The pep talk was over.

Relieved to be out from under his acetylene gaze, I slipped into the corridor, shaking slightly, and put in a call to The Thumb to inform him of the news, that the show was going to fail, bec—

“AND ANOTHER THING: PLEASE STOP CALLING THE NETWORK EVERY TIME YOU HAVE A PROBLEM.”

—oops.


1 Oh yeah, I forgot to tell you. Of course I refused. Are you crazy? No freakin’ way! The instant the camera was off, I removed my harness, traveled back to safety on the side of the gorge again, and retired to a café for a glass of wine and a long sit-down. The lesson? Never give in to peer pressure, kids. Go your own way, even if it means sabotaging your TV career to do it.

10

The Girl with No Nose


“Well, Cash, good night. I wish you many blessings.”
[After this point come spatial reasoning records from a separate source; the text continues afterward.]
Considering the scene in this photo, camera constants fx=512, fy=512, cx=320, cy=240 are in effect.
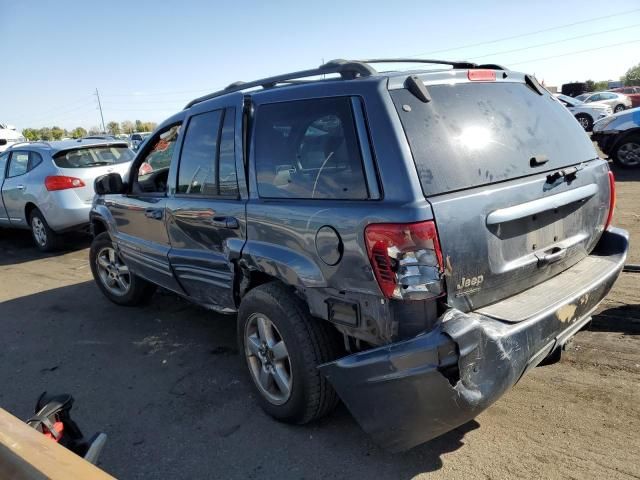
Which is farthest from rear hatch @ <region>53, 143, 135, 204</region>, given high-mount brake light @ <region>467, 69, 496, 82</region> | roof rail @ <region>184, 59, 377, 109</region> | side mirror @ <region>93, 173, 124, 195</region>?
high-mount brake light @ <region>467, 69, 496, 82</region>

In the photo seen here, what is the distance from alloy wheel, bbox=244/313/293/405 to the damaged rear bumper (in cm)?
54

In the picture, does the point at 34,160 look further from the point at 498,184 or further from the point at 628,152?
the point at 628,152

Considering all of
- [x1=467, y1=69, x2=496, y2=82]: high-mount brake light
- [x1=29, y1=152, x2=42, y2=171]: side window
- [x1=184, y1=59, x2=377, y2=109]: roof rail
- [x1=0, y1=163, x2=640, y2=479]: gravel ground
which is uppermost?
[x1=184, y1=59, x2=377, y2=109]: roof rail

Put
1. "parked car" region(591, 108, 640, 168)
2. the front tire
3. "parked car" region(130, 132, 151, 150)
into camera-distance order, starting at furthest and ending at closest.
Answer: "parked car" region(130, 132, 151, 150)
"parked car" region(591, 108, 640, 168)
the front tire

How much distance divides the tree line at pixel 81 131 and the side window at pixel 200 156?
2295 inches

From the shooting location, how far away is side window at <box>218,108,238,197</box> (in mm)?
3254

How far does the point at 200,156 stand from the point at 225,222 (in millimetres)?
679

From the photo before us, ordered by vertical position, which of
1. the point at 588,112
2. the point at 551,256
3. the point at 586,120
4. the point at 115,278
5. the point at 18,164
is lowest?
the point at 115,278

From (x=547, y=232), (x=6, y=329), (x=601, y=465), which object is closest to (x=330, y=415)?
(x=601, y=465)

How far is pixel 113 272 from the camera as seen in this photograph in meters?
5.35

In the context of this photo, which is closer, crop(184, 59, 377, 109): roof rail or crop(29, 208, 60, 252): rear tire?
crop(184, 59, 377, 109): roof rail

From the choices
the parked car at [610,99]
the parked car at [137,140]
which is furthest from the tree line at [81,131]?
the parked car at [610,99]

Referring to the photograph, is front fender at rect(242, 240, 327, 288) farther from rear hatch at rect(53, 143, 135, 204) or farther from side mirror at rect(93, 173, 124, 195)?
rear hatch at rect(53, 143, 135, 204)

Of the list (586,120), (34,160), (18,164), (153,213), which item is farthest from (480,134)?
(586,120)
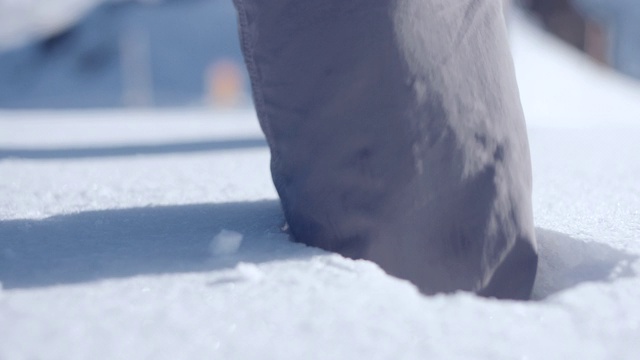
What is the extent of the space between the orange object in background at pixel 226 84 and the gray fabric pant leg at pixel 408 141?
5.58 metres

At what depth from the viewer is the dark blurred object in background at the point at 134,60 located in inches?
277

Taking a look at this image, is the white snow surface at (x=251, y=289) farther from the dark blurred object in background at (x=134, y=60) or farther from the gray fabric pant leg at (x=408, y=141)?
the dark blurred object in background at (x=134, y=60)

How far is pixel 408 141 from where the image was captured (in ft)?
2.92

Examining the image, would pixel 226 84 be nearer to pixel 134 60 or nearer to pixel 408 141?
pixel 134 60

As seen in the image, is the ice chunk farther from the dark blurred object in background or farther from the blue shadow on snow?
the dark blurred object in background

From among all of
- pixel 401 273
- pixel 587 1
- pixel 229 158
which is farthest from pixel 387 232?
pixel 587 1

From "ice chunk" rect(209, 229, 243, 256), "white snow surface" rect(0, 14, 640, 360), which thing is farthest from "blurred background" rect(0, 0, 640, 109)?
"ice chunk" rect(209, 229, 243, 256)

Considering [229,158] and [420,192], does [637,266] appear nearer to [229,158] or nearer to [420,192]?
[420,192]

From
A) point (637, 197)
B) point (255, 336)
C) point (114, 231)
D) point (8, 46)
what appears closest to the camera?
point (255, 336)

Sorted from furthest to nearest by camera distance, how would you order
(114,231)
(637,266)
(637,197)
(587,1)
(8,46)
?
(8,46)
(587,1)
(637,197)
(114,231)
(637,266)

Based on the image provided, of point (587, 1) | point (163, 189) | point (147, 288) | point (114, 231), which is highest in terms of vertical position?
point (147, 288)

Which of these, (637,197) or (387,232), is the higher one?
(387,232)

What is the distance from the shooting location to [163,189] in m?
1.47

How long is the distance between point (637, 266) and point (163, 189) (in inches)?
35.9
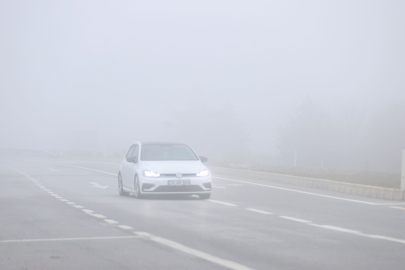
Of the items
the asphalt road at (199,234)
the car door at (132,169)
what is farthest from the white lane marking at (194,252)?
the car door at (132,169)

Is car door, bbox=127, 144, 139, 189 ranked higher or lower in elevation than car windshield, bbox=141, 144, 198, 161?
lower

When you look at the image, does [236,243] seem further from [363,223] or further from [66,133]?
[66,133]

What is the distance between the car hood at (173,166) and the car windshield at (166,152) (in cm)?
52

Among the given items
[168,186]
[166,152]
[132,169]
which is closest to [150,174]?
[168,186]

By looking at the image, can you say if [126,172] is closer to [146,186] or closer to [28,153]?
[146,186]

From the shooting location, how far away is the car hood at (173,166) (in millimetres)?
15914

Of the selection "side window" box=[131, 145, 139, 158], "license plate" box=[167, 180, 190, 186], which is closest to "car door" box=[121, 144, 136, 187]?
"side window" box=[131, 145, 139, 158]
I'm lying on the floor in a stupa.

Not a stupor, a stupa. Some kind of Buddhist meditation building with a raised platform at one end.

Four timid young monks in saffron-colored robes stand over me, each one an expressionless mannequin, elevated by love and light and infinite patience into a state of lofty indifference that sets them above life's minor tribulations. Which is how we'd all like to be, I'm sure, only some of us have bills to pay.

It's around 8:30 P.M. Almost dark outside. Lit by a couple of bare bulbs high in the ceiling, the meditation room is murkily uninviting, although thankfully the temperature, which has been in the 100s all day and sticky, has dipped a little. Now it's just oppressively claustrophobic. Fairly typical, I dare say, for a Cambodian summer.

While I wait and watch, fumbling hands unroll a thin mattress onto the bare wooden boards and rig a simple tent of blue mosquito netting over it.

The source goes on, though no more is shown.